A critical vulnerability was revealed in Slack in mid-March whereby an attacker could automate the takeover of accounts to gain full control of them, facilitating data theft. This issue was patched 24 hours after its discovery. Last December, vulnerabilities were reported in GoToMeeting that allowed attackers to “insert their own code into a given program, pose as genuine users or crash a given program.”  These bugs, too, were addressed swiftly. In neither case was there a significant amount of publicity. This is not because they were any less severe than the issues affecting Zoom. It stems instead from the fact that the programs were not in the public consciousness to an extent that it would have been worthwhile for the media to cover them.
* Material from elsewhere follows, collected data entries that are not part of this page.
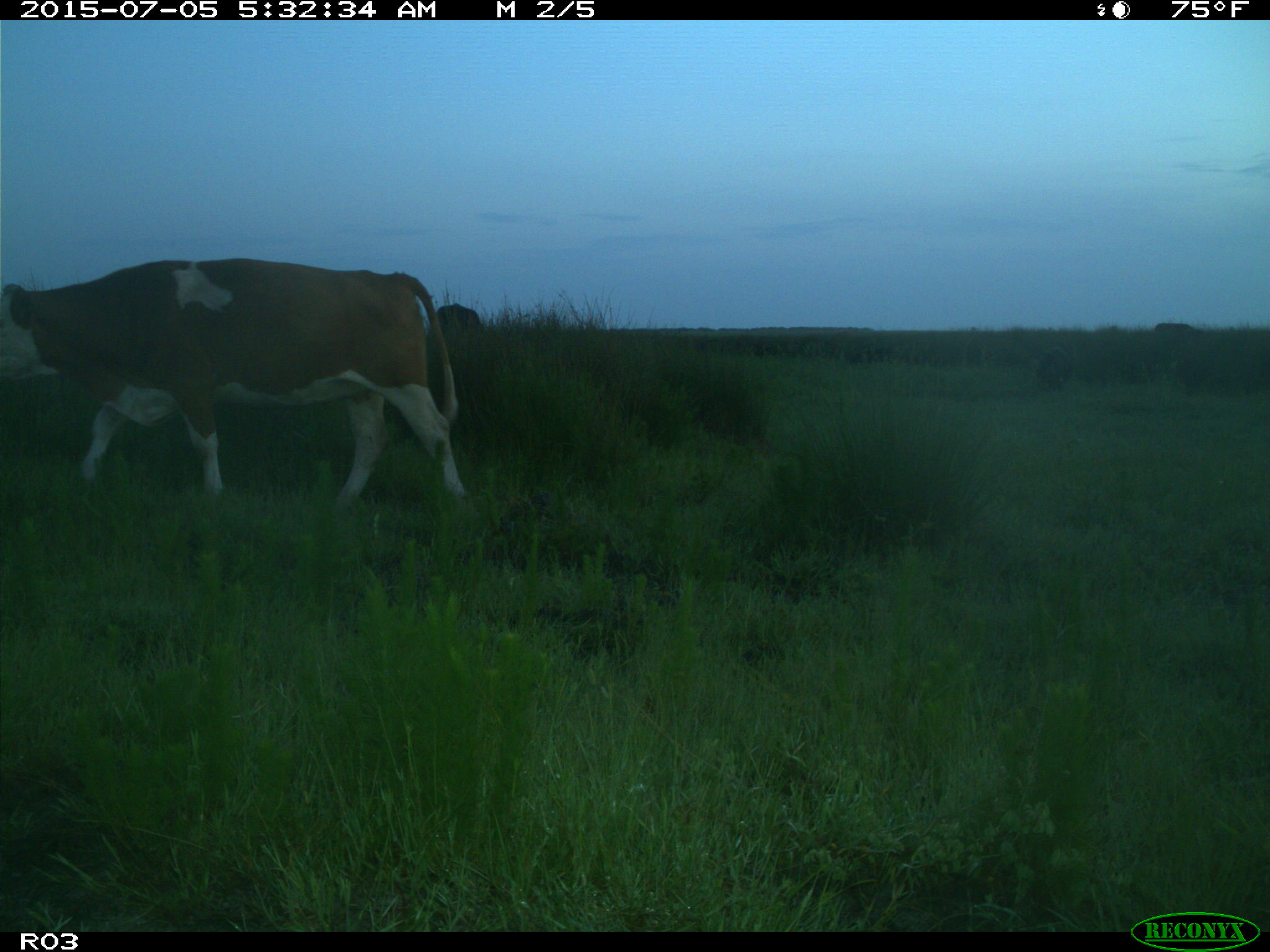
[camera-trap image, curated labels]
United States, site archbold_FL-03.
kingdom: Animalia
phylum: Chordata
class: Mammalia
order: Artiodactyla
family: Bovidae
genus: Bos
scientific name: Bos taurus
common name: domestic cow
Bos taurus (domestic cow).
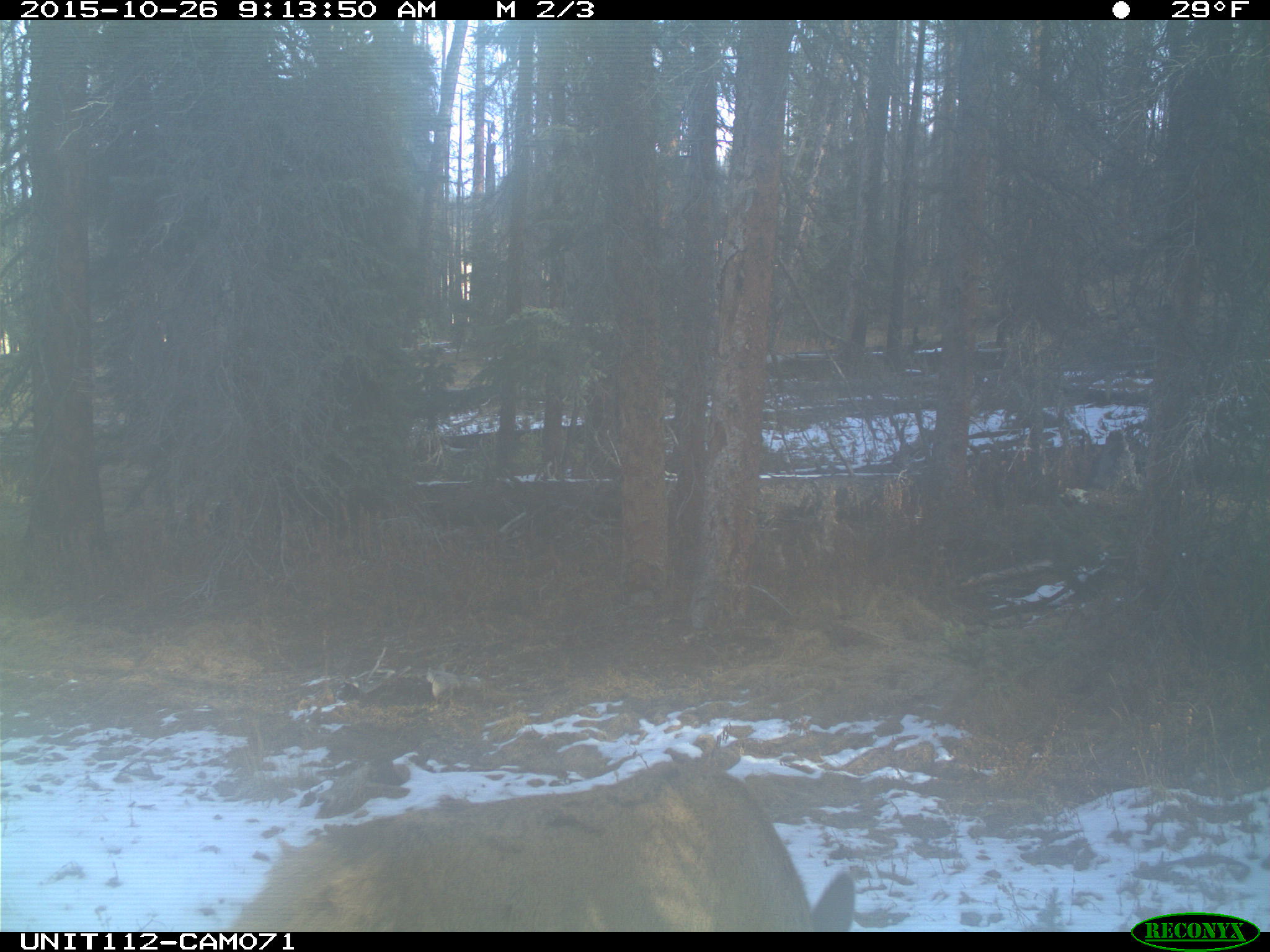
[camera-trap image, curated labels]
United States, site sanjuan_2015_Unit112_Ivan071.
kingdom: Animalia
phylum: Chordata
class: Mammalia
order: Artiodactyla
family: Cervidae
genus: Cervus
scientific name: Cervus elaphus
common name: red deer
In the development of any piece of software, coding mistakes are made that could endanger users. These are frequently found in testing or beta builds that are released to a smaller audience with a view to overcoming any initial teething problems before the main rollout. Since the beginning of March, however, we have seen a process that normally takes months or longer happen in just a few weeks. In Zoom’s case, its ability to scale up quickly was a significant problem, and its emphasis on ease of use left its users open to abuse.
There are alternatives to Zoom, all of which do fundamentally the same thing and, for casual users and businesses, will facilitate interactions with their friends or colleagues. These platforms have all faced similar issues in development but were able to fix them on a normal timeline without the glare of the media and governments around the world. That Zoom has managed to remedy many of the concerning flaws in its product so quickly is unusual; that there were problems in the platform to begin with, is not.